- **THE PROBLEM**:
Every line below that holds the string "model" must be copied.

- **TASK MATERIAL**:
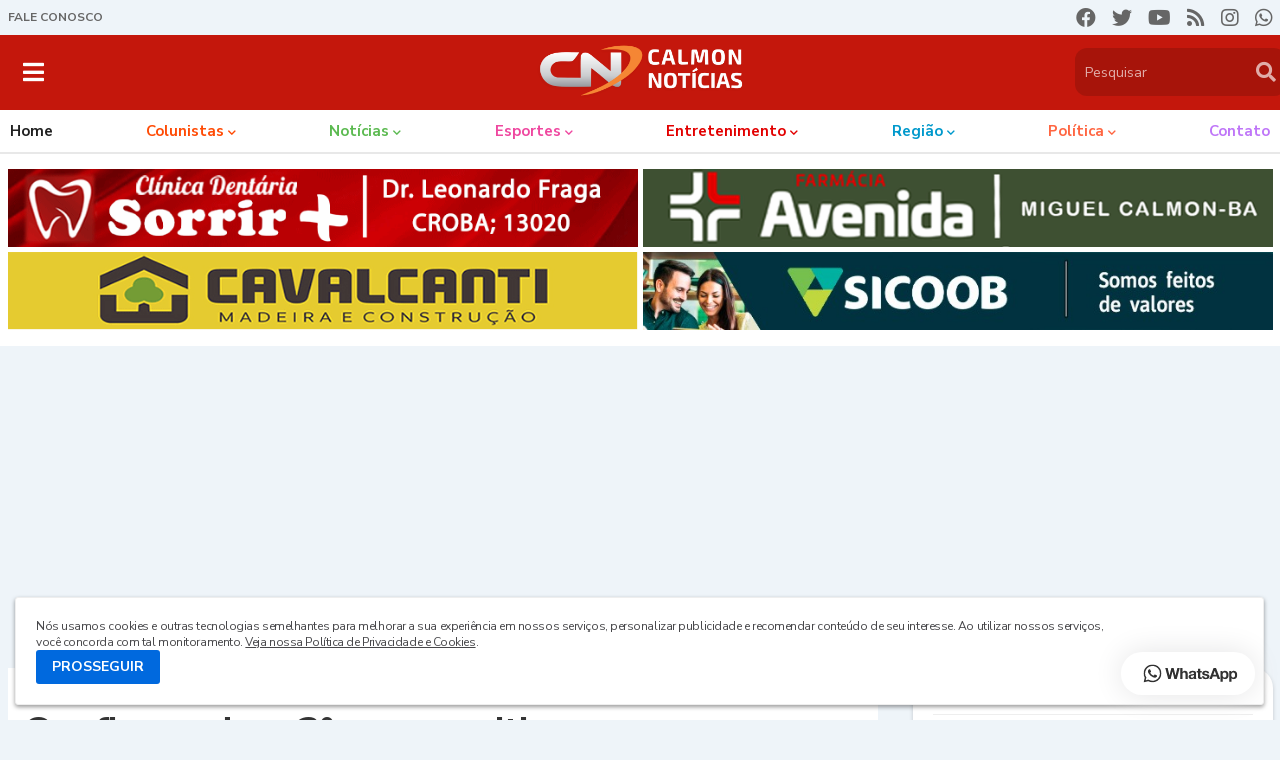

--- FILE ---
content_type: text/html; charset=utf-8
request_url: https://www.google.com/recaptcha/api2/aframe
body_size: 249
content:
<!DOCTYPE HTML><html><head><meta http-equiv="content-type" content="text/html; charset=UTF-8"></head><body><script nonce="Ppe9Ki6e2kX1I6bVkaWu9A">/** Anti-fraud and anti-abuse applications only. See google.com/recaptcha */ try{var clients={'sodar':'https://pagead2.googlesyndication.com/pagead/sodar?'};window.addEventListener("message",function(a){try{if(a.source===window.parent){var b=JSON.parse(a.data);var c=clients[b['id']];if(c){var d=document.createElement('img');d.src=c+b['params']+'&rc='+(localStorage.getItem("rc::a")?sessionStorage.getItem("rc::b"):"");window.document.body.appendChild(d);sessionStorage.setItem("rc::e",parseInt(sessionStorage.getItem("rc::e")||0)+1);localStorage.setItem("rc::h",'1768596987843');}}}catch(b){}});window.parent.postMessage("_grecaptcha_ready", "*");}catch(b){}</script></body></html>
---
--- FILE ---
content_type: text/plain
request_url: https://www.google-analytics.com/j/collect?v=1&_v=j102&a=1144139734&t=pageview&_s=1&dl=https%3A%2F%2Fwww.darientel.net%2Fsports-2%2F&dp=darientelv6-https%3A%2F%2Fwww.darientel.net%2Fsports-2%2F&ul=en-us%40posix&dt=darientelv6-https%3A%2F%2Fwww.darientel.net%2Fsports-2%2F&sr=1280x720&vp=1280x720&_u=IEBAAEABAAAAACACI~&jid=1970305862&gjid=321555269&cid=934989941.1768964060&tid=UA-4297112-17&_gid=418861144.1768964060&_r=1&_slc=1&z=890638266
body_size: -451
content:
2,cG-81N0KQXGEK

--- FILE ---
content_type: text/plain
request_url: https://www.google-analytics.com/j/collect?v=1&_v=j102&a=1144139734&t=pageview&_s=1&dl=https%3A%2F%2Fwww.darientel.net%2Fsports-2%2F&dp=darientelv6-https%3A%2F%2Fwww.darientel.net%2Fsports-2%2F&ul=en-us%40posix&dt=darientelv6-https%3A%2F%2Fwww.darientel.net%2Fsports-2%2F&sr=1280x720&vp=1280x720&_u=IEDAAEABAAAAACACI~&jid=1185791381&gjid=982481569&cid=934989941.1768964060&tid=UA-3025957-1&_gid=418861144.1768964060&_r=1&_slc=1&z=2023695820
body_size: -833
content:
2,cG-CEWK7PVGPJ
--
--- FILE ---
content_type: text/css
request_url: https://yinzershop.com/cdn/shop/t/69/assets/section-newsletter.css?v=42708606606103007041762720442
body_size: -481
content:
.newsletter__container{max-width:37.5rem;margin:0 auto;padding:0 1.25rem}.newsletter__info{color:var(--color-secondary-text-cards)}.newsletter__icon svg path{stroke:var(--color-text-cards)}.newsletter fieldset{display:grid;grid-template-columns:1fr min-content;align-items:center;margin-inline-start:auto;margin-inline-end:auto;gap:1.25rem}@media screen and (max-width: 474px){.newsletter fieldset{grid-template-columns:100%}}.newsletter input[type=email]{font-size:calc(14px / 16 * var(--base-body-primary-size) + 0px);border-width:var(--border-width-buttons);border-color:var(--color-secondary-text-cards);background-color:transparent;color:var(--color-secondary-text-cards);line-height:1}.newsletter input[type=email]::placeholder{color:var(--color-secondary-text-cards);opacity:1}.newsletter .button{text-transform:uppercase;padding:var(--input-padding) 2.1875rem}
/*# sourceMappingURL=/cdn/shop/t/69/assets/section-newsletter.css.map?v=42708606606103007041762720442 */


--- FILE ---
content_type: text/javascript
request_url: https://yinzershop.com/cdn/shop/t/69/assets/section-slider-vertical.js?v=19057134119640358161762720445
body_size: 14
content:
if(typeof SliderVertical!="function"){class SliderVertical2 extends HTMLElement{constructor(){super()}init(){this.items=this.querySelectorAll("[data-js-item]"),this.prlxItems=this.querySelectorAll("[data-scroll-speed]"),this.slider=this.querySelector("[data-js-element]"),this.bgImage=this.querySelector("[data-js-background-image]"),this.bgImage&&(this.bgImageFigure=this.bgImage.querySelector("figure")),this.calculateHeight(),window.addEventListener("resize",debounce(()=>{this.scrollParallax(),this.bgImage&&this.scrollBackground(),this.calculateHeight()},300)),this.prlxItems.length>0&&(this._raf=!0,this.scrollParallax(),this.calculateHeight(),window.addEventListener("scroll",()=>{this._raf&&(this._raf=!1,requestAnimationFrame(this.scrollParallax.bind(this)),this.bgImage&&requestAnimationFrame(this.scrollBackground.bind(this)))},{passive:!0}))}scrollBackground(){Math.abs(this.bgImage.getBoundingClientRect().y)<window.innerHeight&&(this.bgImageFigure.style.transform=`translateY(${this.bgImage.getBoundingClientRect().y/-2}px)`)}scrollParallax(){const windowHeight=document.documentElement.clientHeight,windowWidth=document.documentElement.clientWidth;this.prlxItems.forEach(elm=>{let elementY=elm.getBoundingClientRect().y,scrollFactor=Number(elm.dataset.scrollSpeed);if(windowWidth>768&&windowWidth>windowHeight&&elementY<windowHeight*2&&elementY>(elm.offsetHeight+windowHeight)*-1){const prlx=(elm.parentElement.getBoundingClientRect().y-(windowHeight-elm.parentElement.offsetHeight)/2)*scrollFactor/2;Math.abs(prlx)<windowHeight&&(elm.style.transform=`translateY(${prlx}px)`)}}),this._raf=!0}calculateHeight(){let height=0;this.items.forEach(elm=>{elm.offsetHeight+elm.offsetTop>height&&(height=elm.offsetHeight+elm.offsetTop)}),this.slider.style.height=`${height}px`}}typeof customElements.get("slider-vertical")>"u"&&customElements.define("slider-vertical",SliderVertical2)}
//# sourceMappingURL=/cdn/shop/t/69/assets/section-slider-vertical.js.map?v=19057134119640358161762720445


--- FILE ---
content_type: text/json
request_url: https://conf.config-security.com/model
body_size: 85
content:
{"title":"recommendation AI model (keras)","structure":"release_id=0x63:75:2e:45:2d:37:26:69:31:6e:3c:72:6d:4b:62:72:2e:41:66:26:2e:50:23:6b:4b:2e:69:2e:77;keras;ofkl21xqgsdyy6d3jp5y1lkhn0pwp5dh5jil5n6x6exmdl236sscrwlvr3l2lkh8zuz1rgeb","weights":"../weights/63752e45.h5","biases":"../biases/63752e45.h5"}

- **SOLUTION TO THIS EXERCISE**:
request_url: https://conf.config-security.com/model
{"title":"recommendation AI model (keras)","structure":"release_id=0x63:75:2e:45:2d:37:26:69:31:6e:3c:72:6d:4b:62:72:2e:41:66:26:2e:50:23:6b:4b:2e:69:2e:77;keras;ofkl21xqgsdyy6d3jp5y1lkhn0pwp5dh5jil5n6x6exmdl236sscrwlvr3l2lkh8zuz1rgeb","weights":"../weights/63752e45.h5","biases":"../biases/63752e45.h5"}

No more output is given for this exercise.